EXERCISE BRIEF ▸ Copy out exactly the lines from the one containing "content_type: text/plain; charset=utf-8" to the end of the records below, both included, and nothing else.
***
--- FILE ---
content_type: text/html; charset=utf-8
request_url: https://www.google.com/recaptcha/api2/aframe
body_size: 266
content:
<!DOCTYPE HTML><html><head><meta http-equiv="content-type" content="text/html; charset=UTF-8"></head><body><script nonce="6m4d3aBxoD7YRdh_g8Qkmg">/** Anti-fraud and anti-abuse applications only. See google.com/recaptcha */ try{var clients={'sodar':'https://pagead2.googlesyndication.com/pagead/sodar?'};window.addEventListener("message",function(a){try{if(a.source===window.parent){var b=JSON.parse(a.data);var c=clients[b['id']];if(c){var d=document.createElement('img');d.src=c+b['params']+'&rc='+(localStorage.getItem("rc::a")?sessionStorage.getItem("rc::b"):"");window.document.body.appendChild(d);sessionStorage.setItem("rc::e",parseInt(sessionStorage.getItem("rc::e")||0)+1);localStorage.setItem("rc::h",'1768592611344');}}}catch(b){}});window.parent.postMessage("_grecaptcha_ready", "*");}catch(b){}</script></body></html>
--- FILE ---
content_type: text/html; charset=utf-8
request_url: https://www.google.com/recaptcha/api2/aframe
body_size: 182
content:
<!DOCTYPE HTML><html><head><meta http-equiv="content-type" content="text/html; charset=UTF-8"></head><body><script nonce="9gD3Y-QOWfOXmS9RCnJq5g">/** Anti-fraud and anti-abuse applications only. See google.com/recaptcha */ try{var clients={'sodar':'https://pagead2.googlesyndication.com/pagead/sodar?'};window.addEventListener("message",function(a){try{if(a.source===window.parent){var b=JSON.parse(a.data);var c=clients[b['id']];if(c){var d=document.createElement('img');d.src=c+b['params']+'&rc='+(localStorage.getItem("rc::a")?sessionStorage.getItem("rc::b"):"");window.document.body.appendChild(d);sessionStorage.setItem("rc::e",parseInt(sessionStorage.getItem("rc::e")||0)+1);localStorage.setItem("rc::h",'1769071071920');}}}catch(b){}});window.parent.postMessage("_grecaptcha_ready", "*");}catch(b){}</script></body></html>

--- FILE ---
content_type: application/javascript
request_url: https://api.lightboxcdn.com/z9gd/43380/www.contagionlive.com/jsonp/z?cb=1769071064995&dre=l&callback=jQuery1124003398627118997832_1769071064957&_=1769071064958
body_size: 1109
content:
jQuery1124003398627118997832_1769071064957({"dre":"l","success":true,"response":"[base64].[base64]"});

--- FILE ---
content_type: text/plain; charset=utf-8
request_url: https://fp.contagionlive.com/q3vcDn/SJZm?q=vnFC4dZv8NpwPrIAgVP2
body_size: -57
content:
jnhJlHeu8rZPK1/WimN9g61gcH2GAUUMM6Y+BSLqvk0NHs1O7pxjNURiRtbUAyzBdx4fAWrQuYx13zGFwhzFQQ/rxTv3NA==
***
EXPECTED OUTPUT ▸
content_type: text/plain; charset=utf-8
request_url: https://fp.contagionlive.com/q3vcDn/SJZm?q=vnFC4dZv8NpwPrIAgVP2
body_size: -57
content:
jnhJlHeu8rZPK1/WimN9g61gcH2GAUUMM6Y+BSLqvk0NHs1O7pxjNURiRtbUAyzBdx4fAWrQuYx13zGFwhzFQQ/rxTv3NA==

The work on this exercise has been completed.